=== EXERCISE DETAILS ===
In the blog post below on computer architecture, what example did Jim Laurus offer as his poster child?

=== DOCUMENT PASSAGE ===
━━━━━━

May 162011

This post is inspired by an old discussion I had with Jim Laurus at Microsoft Research before ASPLOS 2009. Jim believes that computer architects are building the wrong computers. He thinks that we add features to processors that no programmer cares about, making it necessary for the programmers to rely solely on hardware for performance. His poster child example was that programmers want sequential consistency; but unfortunately, all processors are going farther and farther away from it. While I completely disagreed with him at that moment, I have developed more understanding of his position over the years. In this article, I will go against my own kind and argue that we, computer architects, are indeed using the wrong metrics to design future microprocessor chips.

━━━━━━

=== GIVEN DATA ===
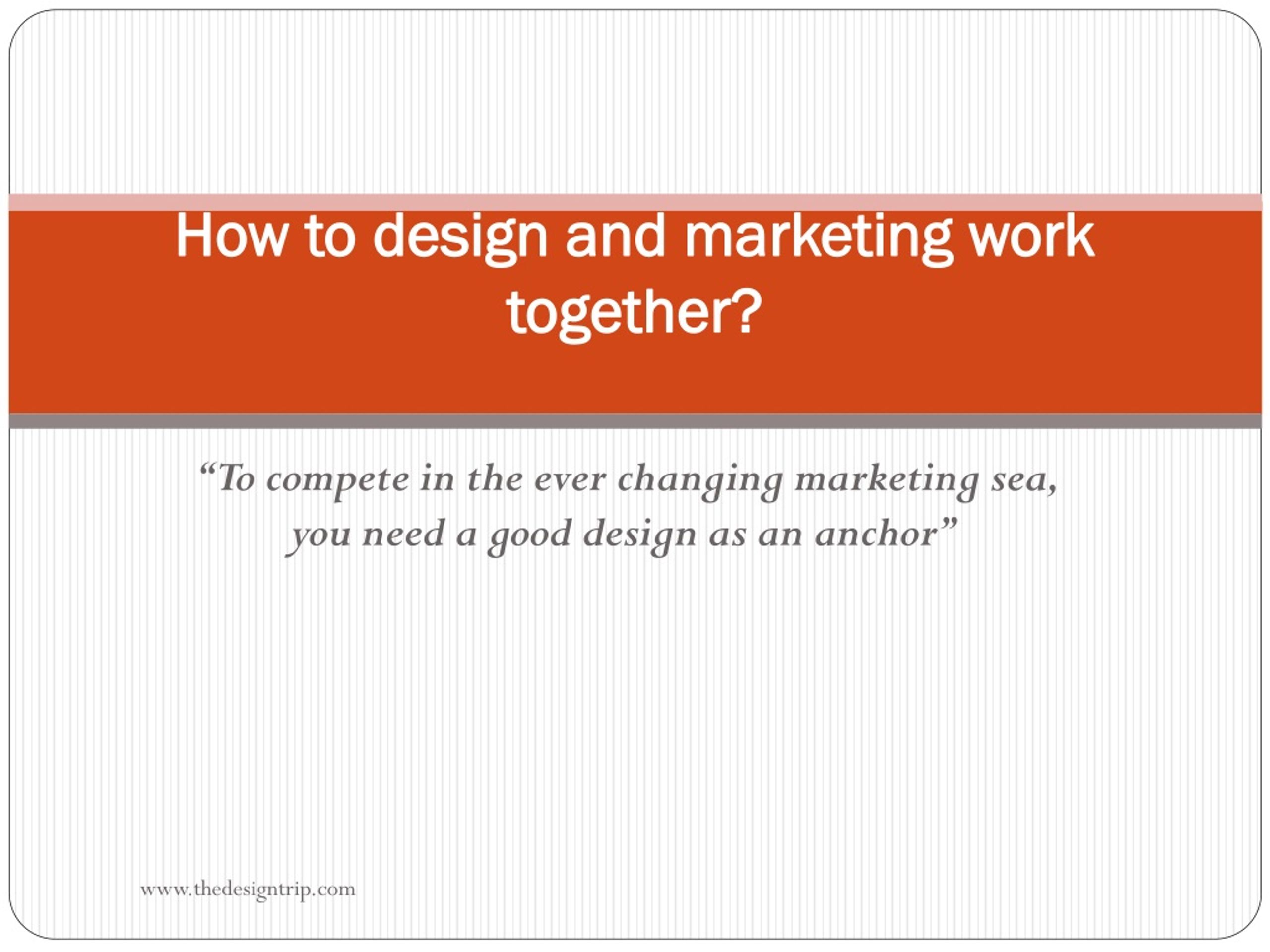 How to design and marketing work together?

“To compete in the ever changing marketing sea, you need a good design as an anchor”

www.thedesigntrip.com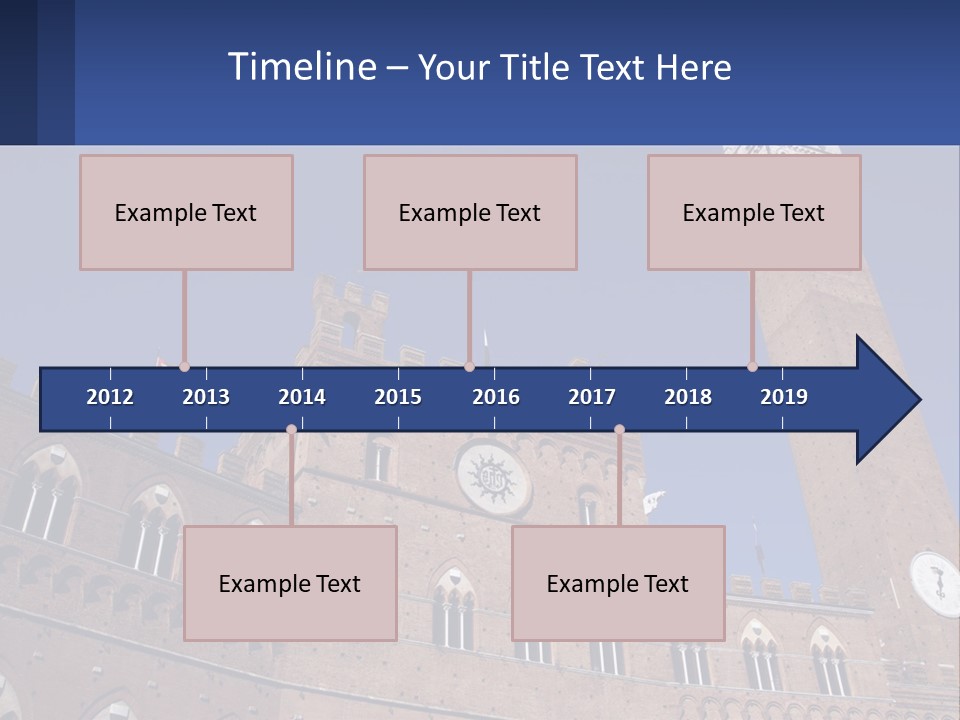 Timeline – Your Title Text Here

Example Text

Example Text

Example Text

2012
2013
2014
2015
2016
2017
2018
2019

Example Text

Example Text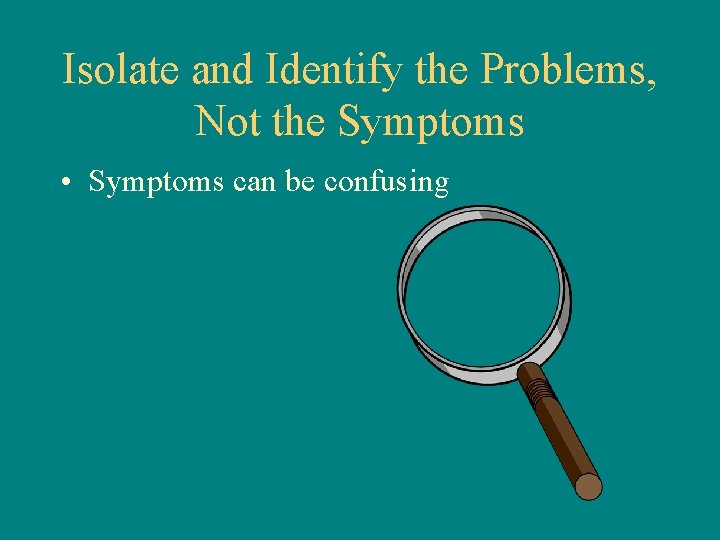 Isolate and Identify the Problems, Not the Symptoms

• Symptoms can be confusing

━━━━━━

=== TASK ANSWER ===
Programmers want sequential consistency, yet all processors are moving farther and farther away from it.